Concision without density is another Wearne hallmark, as seen in another early poem, ‘St Kilda’, a poem of end rhyme (first stanza ABCB, second ABAB, third ABCB), with disparate sex descriptions concluding its first and second stanzas. In the first, ‘the mercury broiled ninety / whilst Brookes and boy-friend made it in the sand’ (‘made it’ illegally is worth noting). In the second, ‘And bless you a quiet hometown-even, fucking / I hope with those boots (large, impractical) off!’ After these first two monologues we arrive in more complicated territory. ‘Warburton 1910’, voiced by a newlywed woman, is littered with quotes, including the term ‘newlyweds’, which appears as an ironised, rather than an attributed, term: a quote from the ethos. ‘Eating Out’ is a smorgasbord of voices, sounding somewhere between the Henry Lawson of ‘The Shanty on the Rise’ (Wearne has been called the ‘Lawson of the suburbs’), and Ronald Firbank. Radio and repetition have the last words: ‘it smarmed away its “Happy day, happy day”’. The poem also includes the tonally confident sentence: ‘Nice / nice nice nice.’
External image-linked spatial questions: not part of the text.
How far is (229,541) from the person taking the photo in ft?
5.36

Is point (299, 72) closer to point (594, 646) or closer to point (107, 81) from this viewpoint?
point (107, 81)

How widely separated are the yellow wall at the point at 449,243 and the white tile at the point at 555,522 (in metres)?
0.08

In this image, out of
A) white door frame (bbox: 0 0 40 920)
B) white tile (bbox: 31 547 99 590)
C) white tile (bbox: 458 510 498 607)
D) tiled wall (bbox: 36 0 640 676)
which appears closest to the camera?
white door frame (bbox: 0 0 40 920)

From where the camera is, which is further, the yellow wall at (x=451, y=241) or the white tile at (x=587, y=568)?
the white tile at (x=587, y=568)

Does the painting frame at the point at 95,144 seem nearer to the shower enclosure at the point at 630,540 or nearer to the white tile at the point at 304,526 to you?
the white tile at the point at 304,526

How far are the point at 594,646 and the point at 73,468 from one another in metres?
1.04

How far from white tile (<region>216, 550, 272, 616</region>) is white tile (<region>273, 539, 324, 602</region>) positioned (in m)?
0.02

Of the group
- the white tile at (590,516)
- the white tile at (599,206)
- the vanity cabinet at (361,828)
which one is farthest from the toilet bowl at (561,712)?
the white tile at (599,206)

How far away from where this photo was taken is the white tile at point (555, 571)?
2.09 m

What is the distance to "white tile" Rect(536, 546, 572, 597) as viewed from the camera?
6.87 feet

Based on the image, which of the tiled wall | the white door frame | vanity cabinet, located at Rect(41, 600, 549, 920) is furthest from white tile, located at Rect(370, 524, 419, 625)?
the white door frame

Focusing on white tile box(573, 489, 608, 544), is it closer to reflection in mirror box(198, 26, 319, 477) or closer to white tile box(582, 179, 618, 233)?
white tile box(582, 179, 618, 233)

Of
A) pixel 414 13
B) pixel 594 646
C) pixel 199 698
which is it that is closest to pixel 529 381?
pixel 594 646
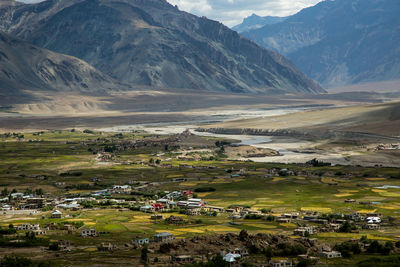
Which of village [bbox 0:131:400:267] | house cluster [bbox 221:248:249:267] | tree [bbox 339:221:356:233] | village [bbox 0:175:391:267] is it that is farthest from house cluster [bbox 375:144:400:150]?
house cluster [bbox 221:248:249:267]

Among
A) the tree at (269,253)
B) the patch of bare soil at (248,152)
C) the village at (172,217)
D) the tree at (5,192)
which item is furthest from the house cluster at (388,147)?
the tree at (269,253)

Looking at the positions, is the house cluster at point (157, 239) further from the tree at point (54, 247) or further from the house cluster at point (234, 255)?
the house cluster at point (234, 255)

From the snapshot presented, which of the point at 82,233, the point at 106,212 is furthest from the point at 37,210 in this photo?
the point at 82,233

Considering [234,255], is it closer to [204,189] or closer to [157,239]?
[157,239]

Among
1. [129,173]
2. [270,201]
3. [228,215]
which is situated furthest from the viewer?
[129,173]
The book has eight epigraphs, including quotes by Wallace Stevens, Jean Cocteau, Ivan Turgenev (to Henry James), and Cole Porter: allowing for the only Australian reference, ‘There’s an old Australian bush song / Melba used to sing’. These are followed by Michelle Borzi’s excellent introduction, which begins with a ‘characteristic’ Wearne quote: ‘I like raiding this country for its potential to write about. I do like the idea of being moderately uncompromising, if such a thing exists, in the Australian potential of my poetry.’ Borzi suggests that Wearne finds the potential of a suburban street ‘mindblowing!’, and further proposes that Wearne aims at a temporal dialogue between his poems, set in the past, and the present moment (as in Christ’s ‘forced retirement’). Further apt quotes are taken from Wearne interviews, including a note on influences: Geoffrey Chaucer, Robert Frost, Kenneth Koch, Robert Browning predictably; also, Arthur Clough and George Meredith. A sonnet from the verse novel The Lovemakers (2001) demonstrates the influence of all three Victorians – and exemplifies what preposterous neologisms end rhyme can produce: by sonnet’s end the subject of the poem (the speaker’s wife’s lover), dubbed by him ‘Wonderboy,’ becomes ‘Wonderchook’ (‘Wonderchook’s’ rhyming with ‘y’dooks’, as in, put them up); the final word, rhyming with ‘fit’ and other conventional ‘-it’ words, is ‘wondergrit’, presumably a dehydrated food that men-hens eat. Borzi describes Wearne’s use of interruption in his poems (voices often interrupt each other, or, a voice interrupts its own line of thought: compare Chaucer ‘And I seyde his opinion was good / What!’) as ‘almost a method’, which creates, and alters, the poems’ moods, and their music.
Violence is not necessarily destructive, implies the Browning-esque narrative sequence Out Here (‘out here’ being Wearne’s conception of a suburban never-never). The sequence’s first poem, ‘Yes “Just …”’, is voiced by a woman teacher, who relays the information that a student, Brett Viney, has slashed his own stomach. Brett says that he was just ‘mucking around with the knife’. But the explanation doesn’t suffice, and the extract’s five speakers, of a poem each, circle around this generative act, as if the stabbing is like the slap, in Christos Tsiolkas’s much later novel. The second poem, ‘Home’, spoken by Brett’s estate agent mother, Marian, sounds (Gig) Ryanesque, braiding Ryan’s cadence with Wearne’s diction for an idiosyncratic female voice: ‘I’ve work, pocket money and / where we can begin, homes.’ Wearne’s speakers live through their echoing of each others’, as well as literary, voices: Marian’s ‘And should I continue?’, evoking T.S. Eliot. In lyric poetry, this would be merely allusive, but in dramatic monologue, it suggests a dialectic relation between the poet’s creation of character, and the character’s creation of their own discourse.
The Nightmarkets provides a rhyme highlight: ‘Throat like an oven, phlegm like toffee, / those mornings Lou was busy, but Ian came: “Earl Grey? Coffee?’’. Excerpting narrative emphasises lyric form over story, like the sonnet quoted above, or the ‘Three Villanelles’, spoken by a QC, which commence The Lovemakers section. The QC avers, ‘My job requires plain speech’: which he then follows with a figurative reflection on the ‘puree / of perhaps and maybe’ of a now executed defendant’s situation. Near Believing is the perfect entry point into the everyday complexities of Wearne’s world. Just follow the voices.